Required work
Only lines that contain the word "States" belong in the answer; copy them from the records below.

Stored data
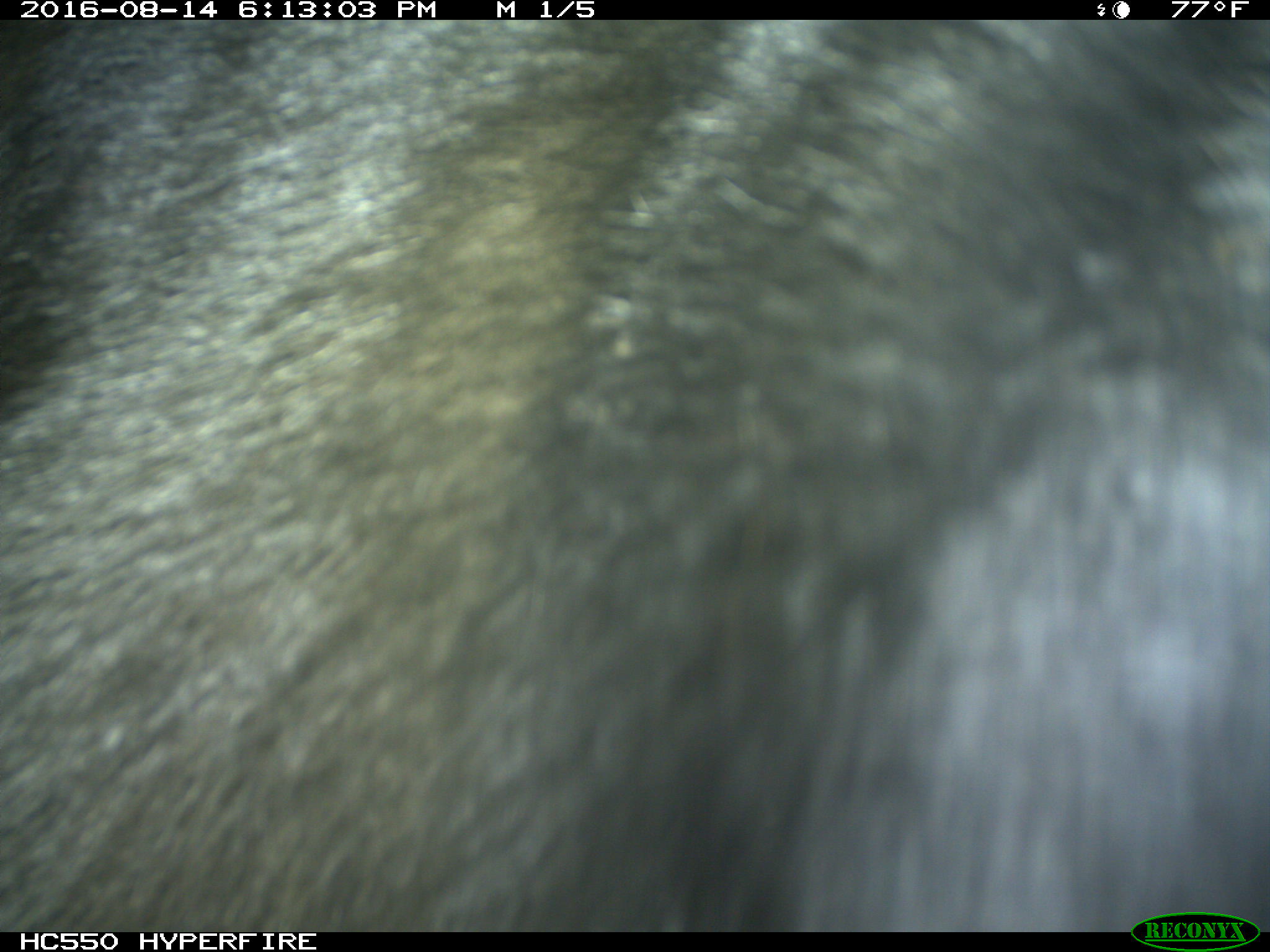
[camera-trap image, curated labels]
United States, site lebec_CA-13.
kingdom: Animalia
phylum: Chordata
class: Mammalia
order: Carnivora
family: Ursidae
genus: Ursus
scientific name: Ursus americanus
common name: american black bear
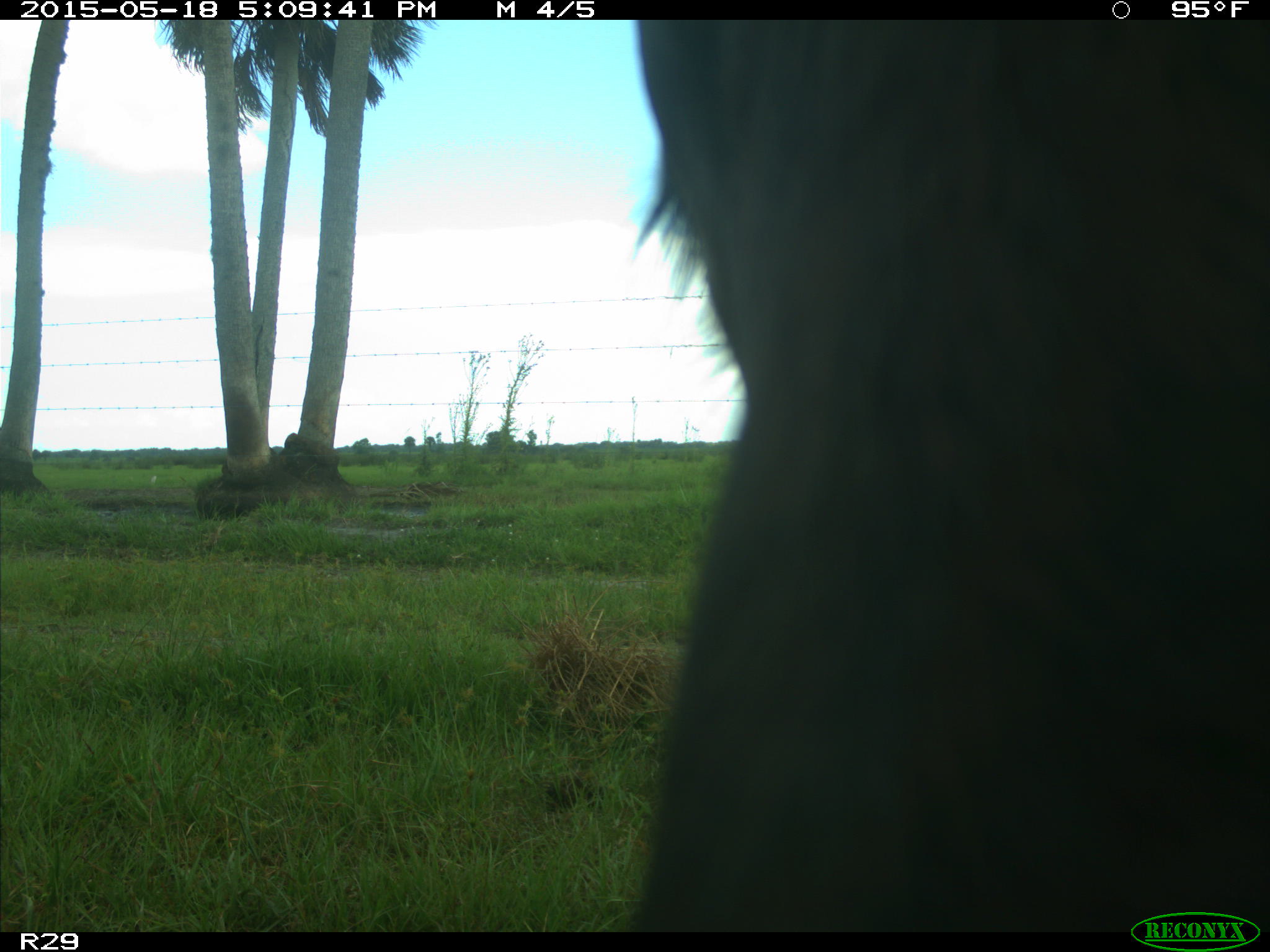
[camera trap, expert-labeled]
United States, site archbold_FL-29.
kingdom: Animalia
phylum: Chordata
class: Mammalia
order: Artiodactyla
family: Bovidae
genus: Bos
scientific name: Bos taurus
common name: domestic cow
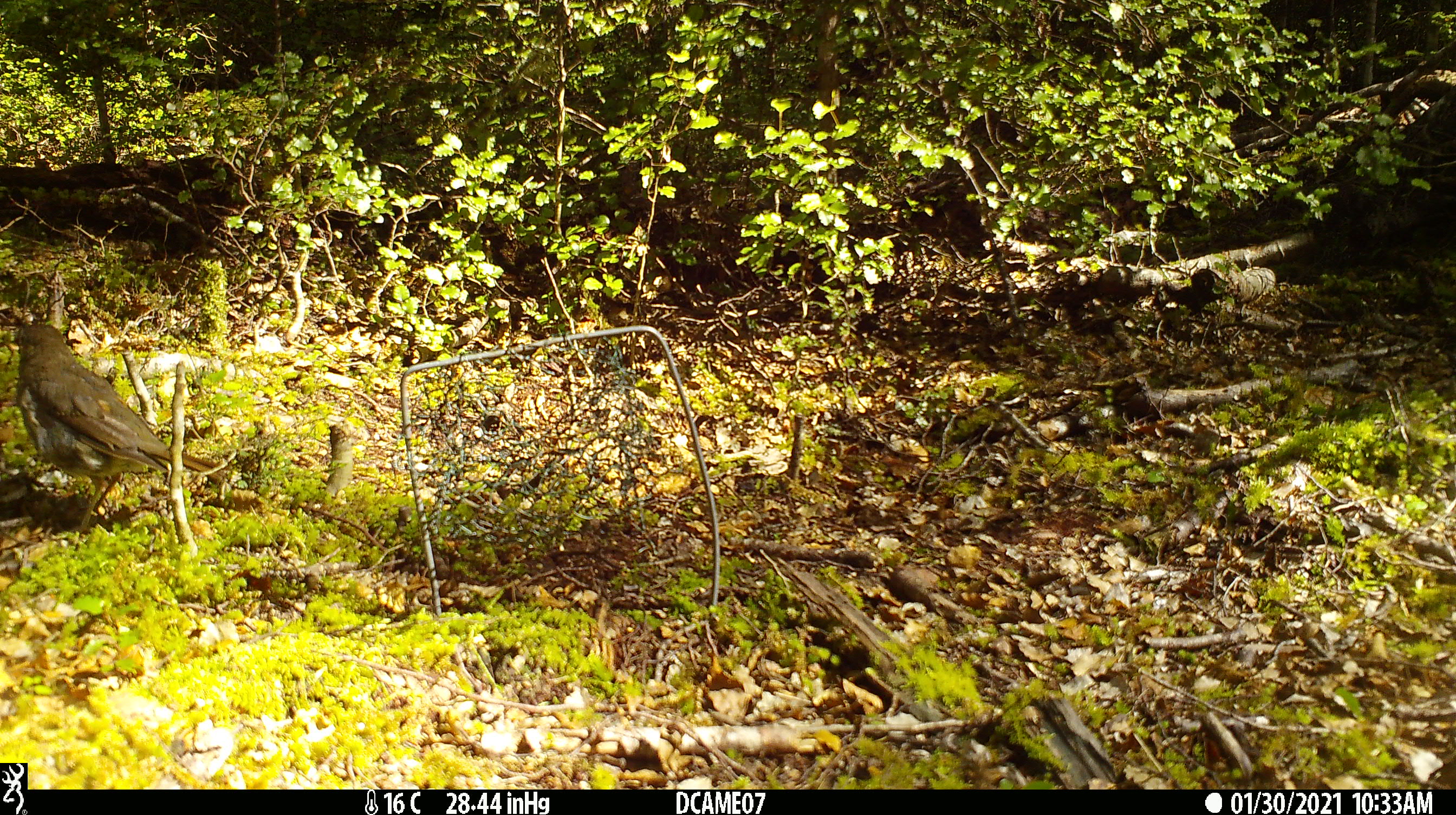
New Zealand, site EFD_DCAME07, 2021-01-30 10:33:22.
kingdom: Animalia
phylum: Chordata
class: Aves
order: Passeriformes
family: Turdidae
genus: Turdus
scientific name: Turdus philomelos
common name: song thrush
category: thrush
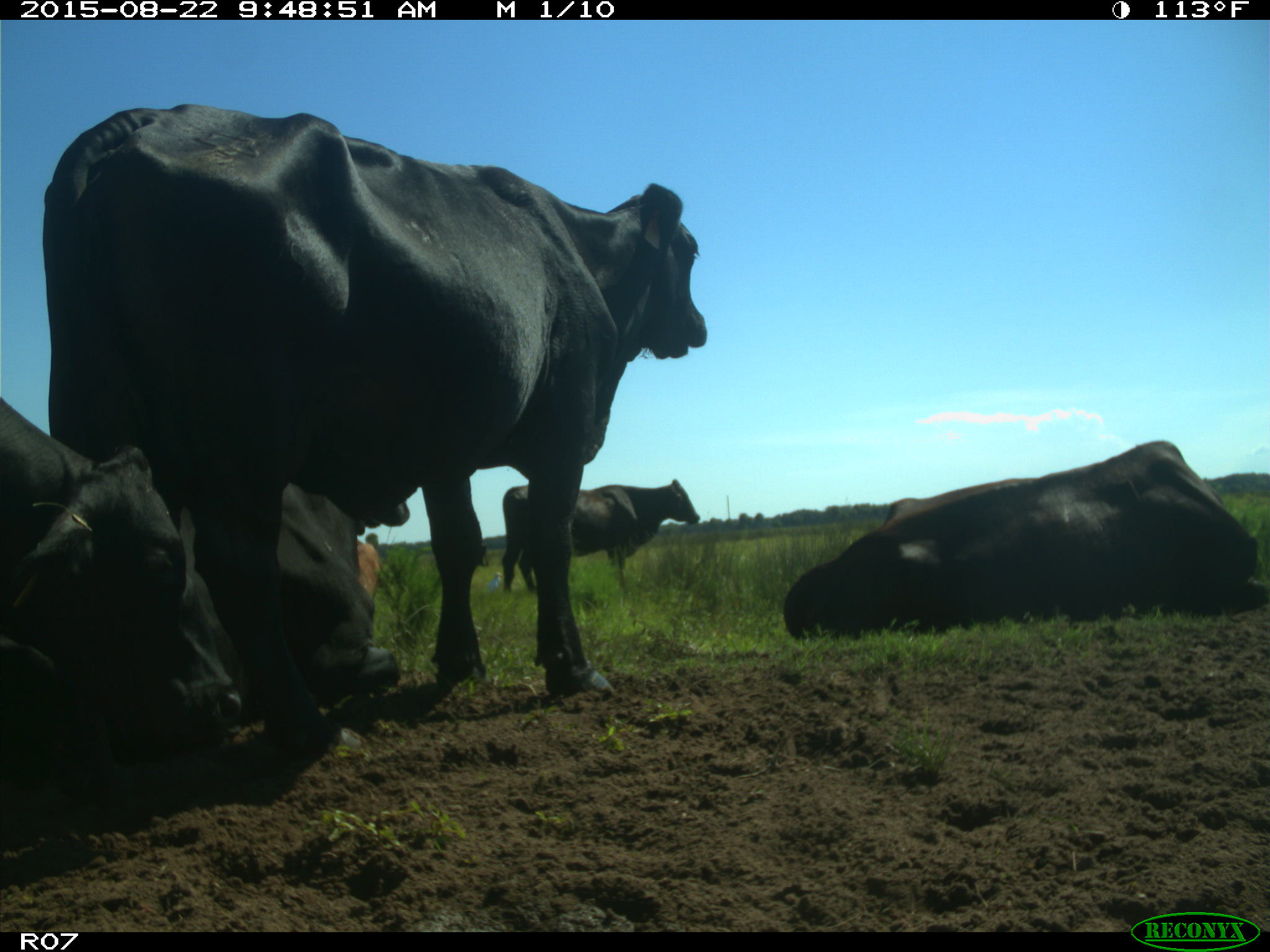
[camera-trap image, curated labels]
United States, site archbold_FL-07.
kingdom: Animalia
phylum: Chordata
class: Mammalia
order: Artiodactyla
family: Bovidae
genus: Bos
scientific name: Bos taurus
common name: domestic cow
Bos taurus (domestic cow).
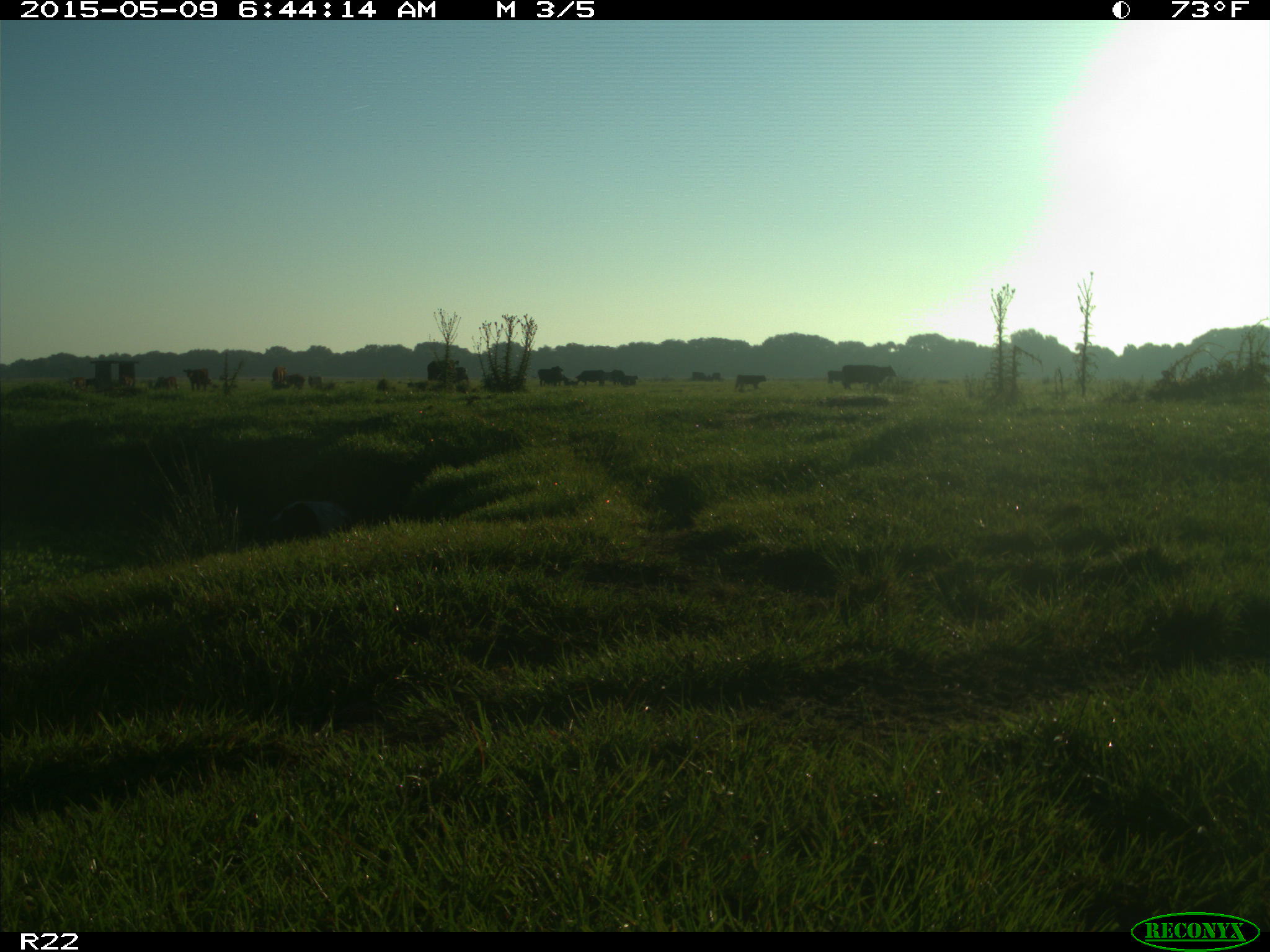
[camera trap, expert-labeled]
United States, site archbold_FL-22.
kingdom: Animalia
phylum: Chordata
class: Mammalia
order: Artiodactyla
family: Bovidae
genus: Bos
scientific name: Bos taurus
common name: domestic cow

Task solution
United States, site lebec_CA-13.
United States, site archbold_FL-29.
United States, site archbold_FL-07.
United States, site archbold_FL-22.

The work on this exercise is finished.